I’d like to share some good news. Yesterday, I heard from an editor at a literary magazine that the revision of a story I’d sent them made the cut. “We loved it!” she wrote. Contract in the mail. Wow! Yay! Yippee! And Phew!
It’s not always easy to share good news—and on a blog: Will it look self-congratulatory? Gloating? Self-promotional? Slow down, I tell myself; it’s not as if I won the Pulitzer.
Still, acceptance of short literary fiction is no easy feat, and the fact that it’s taken me almost an hour to write the two brief paragraphs you just read—I had to shower, change the bathroom towels, do a load of laundry, and make the bed, right?—speaks to more, perhaps, than my reluctance to, as my mother might have said, “toot my own horn.”
So why write about it here?
Gratitude, for one thing. To my writers’ group, to the editor who gave me a second chance, to the process itself (as torturous as it can feel). You see, the editor had seen (and turned down) an earlier, briefer version of the story, a story I’d been submitting against my better instincts (more on that in a minute), and she’d asked for more. I sent another story. She said No again, but with a surprising twist. Upon further thinking, she and her colleagues would like to publish the first story, but was I open to making some changes?
You bet. Not only that, but I had a longer, fuller version already written, a version I’d put aside a year ago because I couldn’t figure out how to make it right. My writers’ group had asked for more development of and insight into the narrator’s marriage and occupation. M pointed out a key metaphor that didn’t quite hold together. A asked why the narrator, with her obvious lust for a certain character, hadn’t acted on it. Others didn’t quite get why the betrayal at the heart of the story mattered so much to the narrator’s current life. I pondered their comments. I knew they were onto something. I moved sections around, I made cuts—and then I got drastic. I turned the story into a frame tale, summarizing pages of present-day narrative into two brief paragraphs at either end of back story I told myself that we didn’t need all the material about the narrator’s attraction to a man not her husband, her work making stained glass, her hovering over her daughter’s budding independence.
Oh, yes we did. My writers’ group had recognized this, intuitively, and I’d known they were right. But I’d felt impatient to finish the thing, to send it out. And in my impatience, I’d nipped the story in the bud.
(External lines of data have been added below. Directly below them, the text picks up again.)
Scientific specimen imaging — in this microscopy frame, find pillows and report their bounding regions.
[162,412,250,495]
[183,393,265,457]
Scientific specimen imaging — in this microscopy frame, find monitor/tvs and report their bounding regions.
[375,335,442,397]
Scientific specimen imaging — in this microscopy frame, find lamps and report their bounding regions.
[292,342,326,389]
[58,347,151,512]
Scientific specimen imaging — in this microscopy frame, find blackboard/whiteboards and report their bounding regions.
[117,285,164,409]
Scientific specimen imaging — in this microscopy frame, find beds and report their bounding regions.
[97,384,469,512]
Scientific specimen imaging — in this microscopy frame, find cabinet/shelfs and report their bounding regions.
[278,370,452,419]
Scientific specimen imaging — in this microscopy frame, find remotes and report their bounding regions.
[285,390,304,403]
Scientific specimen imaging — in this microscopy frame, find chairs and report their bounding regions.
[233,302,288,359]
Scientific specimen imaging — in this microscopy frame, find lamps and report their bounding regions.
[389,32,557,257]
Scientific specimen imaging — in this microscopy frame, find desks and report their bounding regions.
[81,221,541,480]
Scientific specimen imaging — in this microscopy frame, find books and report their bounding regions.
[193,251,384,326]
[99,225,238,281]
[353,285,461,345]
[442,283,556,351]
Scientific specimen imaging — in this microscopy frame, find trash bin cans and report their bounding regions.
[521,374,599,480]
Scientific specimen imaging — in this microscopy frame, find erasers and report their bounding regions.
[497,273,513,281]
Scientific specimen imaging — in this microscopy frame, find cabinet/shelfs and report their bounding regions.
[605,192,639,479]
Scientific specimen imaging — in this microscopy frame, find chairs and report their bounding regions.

I’d sent it out, though, and received a series of nice rejections. Until this most recent.
So I dug out the earlier, longer versions—a dozen or so of them—and read, made notes. Turns out, I’d cut some good stuff—and now, with a year’s distance (and the interest of an editor), I saw patterns and changes that fell into place. Here’s the amazing thing: I didn’t even need to look (much) at those earlier versions. I had it in my head. The changes were relatively smooth to make, and (here’s a first) fun.
I’m grateful to my writers’ group for their honesty, and to this editor for giving me a second chance. And to a study I heard cited a while back, a study that prompted me to send out the second story after hearing No on the shorter version of the first. The study found that women writers, after rejection, tend to stop sending out work, even if the rejection is full of encouragement and invitation to send more. We women tend—and this is a generalization, remember—to retreat. Men, on the other hand, don’t hear “no.” They keep sending work out.
Publication is not what it’s all about, of course. I wish more writers worried less about getting published (or getting an agent) and more about making their work the best it can be. I’m one of them, of course. And oh so relieved I saved those earlier versions.
What valuable insights have you gained from the unpredictable world of submitting? Have you ever had a piece published that you should have spent more time on? Is publication always a good thing?